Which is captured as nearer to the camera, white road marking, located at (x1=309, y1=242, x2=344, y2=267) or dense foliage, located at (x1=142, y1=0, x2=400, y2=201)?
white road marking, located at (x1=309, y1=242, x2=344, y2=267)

::::::

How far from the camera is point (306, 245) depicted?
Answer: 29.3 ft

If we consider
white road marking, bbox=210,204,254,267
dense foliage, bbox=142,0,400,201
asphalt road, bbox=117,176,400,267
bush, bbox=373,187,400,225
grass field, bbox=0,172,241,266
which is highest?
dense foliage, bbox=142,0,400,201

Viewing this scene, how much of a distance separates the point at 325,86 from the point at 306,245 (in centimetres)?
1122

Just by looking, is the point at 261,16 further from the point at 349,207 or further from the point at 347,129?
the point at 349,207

::::::

### [TASK INSTRUCTIONS]
Format the records between the lines holding "How far from" and "Answer: 29.3 ft", inclusive, as a Markdown table with columns Row and Line, leaving out blank lines.

### [FULL ANSWER]
| Row | Line |
|---|---|
| 1 | How far from the camera is point (306, 245) depicted? |
| 2 | Answer: 29.3 ft |